■ WHAT YOU WILL DO ■
Reproduce every line of the data below word for word, but omit the pictures.

■ Data records ■
□ □ □ □

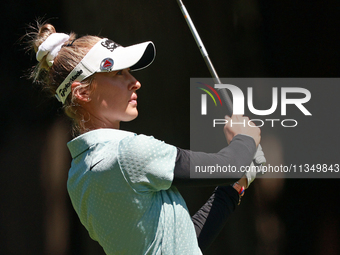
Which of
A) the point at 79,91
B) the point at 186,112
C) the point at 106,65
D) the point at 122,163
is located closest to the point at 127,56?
the point at 106,65

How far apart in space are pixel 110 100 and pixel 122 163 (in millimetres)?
232

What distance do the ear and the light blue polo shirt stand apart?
0.14m

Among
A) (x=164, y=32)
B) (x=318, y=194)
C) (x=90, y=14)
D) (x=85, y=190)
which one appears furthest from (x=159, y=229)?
(x=90, y=14)

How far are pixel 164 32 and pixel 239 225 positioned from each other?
123cm

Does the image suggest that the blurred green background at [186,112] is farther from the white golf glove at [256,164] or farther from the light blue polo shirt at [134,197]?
the light blue polo shirt at [134,197]

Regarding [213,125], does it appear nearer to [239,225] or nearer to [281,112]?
[281,112]

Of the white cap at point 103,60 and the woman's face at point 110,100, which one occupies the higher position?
the white cap at point 103,60

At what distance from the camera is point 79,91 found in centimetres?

□ □ □ □

■ CORRECT RESPONSE ■
Which of
A) the point at 79,91
B) the point at 186,112
C) the point at 106,65
D) the point at 122,163
is located closest to the point at 127,56?
the point at 106,65

How far apart in space are pixel 110 100 and pixel 122 163 (in millimetres)?
232

What distance do the ear and the light blue polo shirt stand apart?
0.14m

Among
A) (x=164, y=32)
B) (x=318, y=194)
C) (x=90, y=14)
D) (x=85, y=190)
which one appears furthest from (x=159, y=229)?
(x=90, y=14)

How far are pixel 164 32 and pixel 239 225 positioned from each other?
123cm

Does the image suggest that the blurred green background at [186,112] is farther from the white golf glove at [256,164] or farther from the light blue polo shirt at [134,197]?
the light blue polo shirt at [134,197]

Regarding [213,125], does it appear nearer to [239,225] or nearer to [281,112]?
[281,112]

Of the white cap at point 103,60 and the woman's face at point 110,100, which one occupies the higher position?
the white cap at point 103,60

At what distance from the camera is point 79,91 found in centimetres?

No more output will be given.